EXERCISE DESCRIPTION:
Below are the records; extract from them the line containing "this 768×432 image." to the line containing "this 1000×667 image.", both lines included, exactly and with no pictures.

MATERIAL SHOWN:
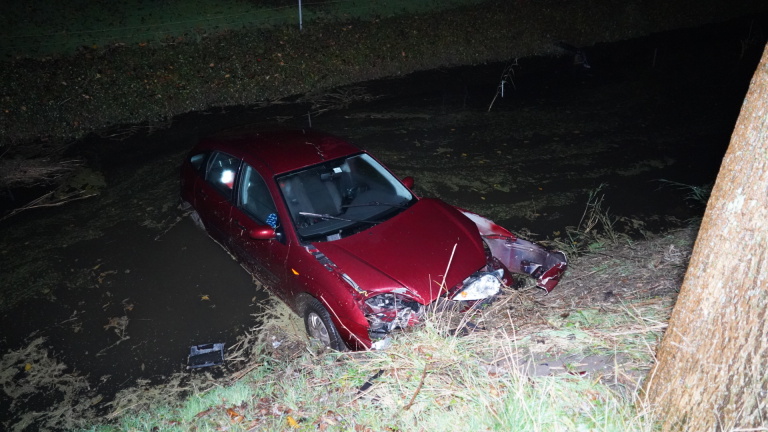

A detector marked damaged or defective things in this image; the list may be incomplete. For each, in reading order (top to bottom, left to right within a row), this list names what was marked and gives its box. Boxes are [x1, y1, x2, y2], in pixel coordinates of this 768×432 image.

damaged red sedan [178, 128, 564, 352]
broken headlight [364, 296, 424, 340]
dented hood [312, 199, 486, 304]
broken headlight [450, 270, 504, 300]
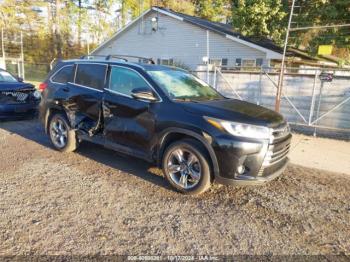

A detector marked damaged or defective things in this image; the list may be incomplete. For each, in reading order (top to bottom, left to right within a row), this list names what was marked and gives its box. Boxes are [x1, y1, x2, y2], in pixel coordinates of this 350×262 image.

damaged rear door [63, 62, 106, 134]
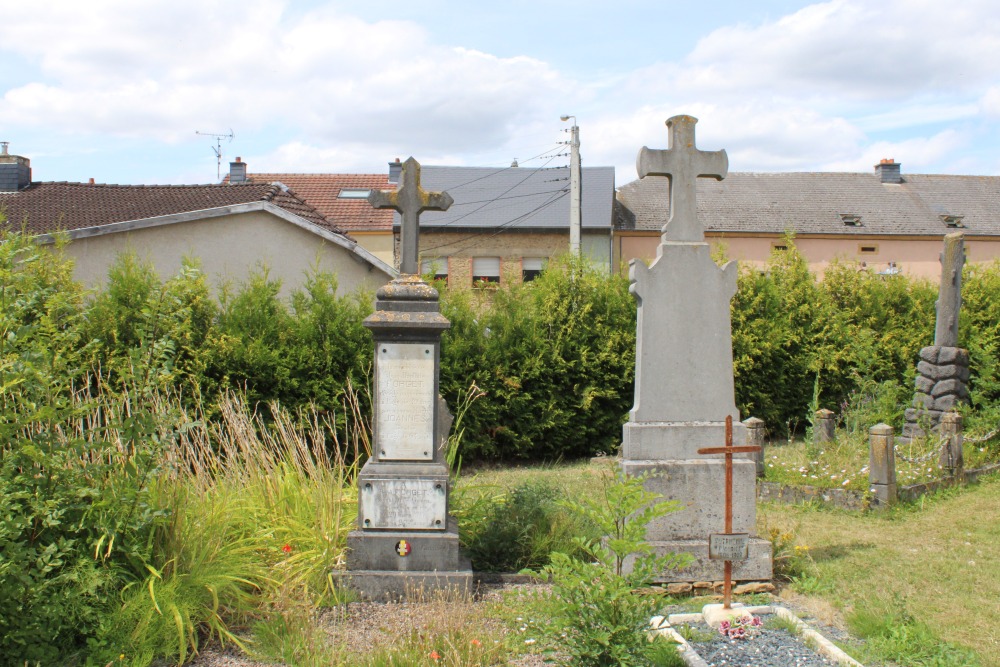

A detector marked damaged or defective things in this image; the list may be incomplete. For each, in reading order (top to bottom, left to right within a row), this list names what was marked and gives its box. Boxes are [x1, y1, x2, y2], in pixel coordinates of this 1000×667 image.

...

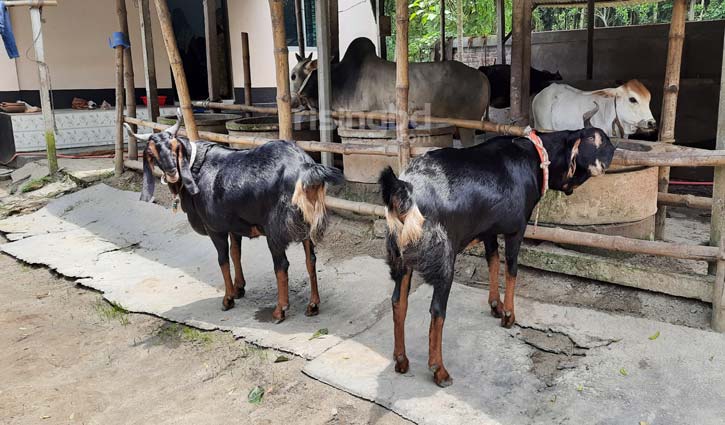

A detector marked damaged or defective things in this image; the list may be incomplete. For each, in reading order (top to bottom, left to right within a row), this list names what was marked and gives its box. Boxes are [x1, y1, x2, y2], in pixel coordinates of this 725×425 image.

==

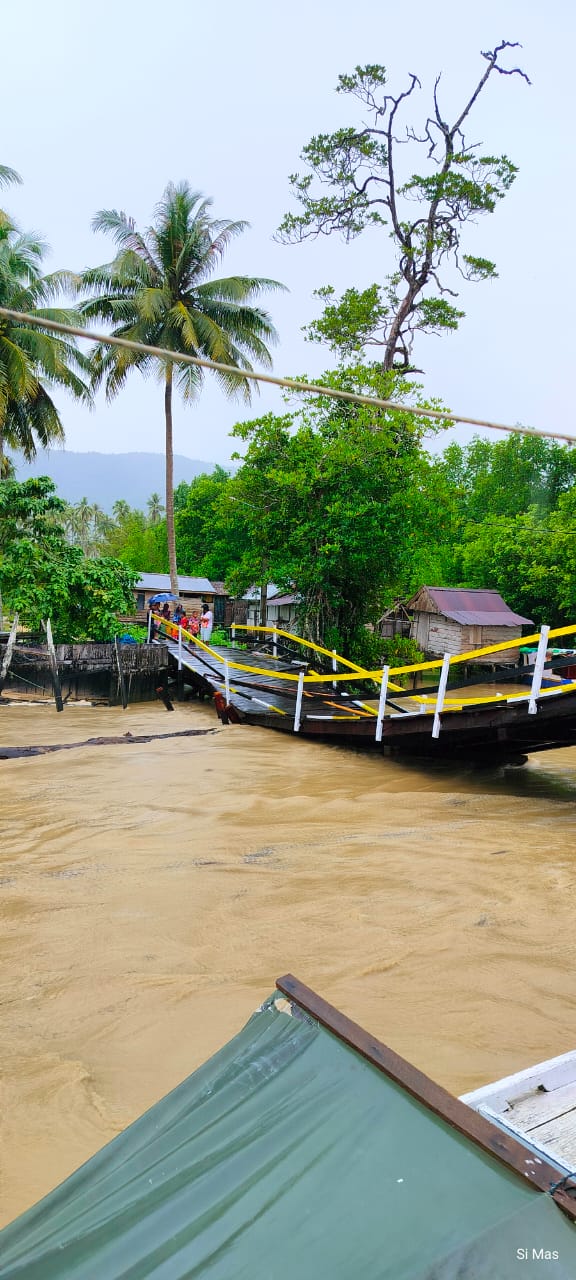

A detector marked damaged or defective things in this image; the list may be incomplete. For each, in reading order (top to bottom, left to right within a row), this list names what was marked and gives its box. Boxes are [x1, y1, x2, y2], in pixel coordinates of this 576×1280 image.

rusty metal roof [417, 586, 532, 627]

SOLVED EXERCISE:
A detector marked damaged or defective things in this image; the list may be incomplete. For each, in reading order (top to bottom, left to right within a row), this list names what was marked and gives its box. Boxes are [x1, y1, x2, y2], in pixel coordinates of this 768×432 image.

damaged red sedan [178, 128, 564, 352]
broken headlight [364, 296, 424, 340]
dented hood [312, 199, 486, 304]
broken headlight [450, 270, 504, 300]

A detector marked damaged or defective things in this image; the list may be incomplete. For each, in reading order (top to bottom, left to right within a row), this list names what was marked and gives its box. Boxes are [x1, y1, x2, y2], in pixel coordinates of this 350×262 image.

damaged rear door [63, 62, 106, 134]

A detector marked damaged or defective things in this image; the list may be incomplete. For each, in reading order (top to bottom, left to right within a row), this list names what was marked and gives its box. Boxes are [x1, y1, x2, y2], in pixel coordinates of this 1000×667 image.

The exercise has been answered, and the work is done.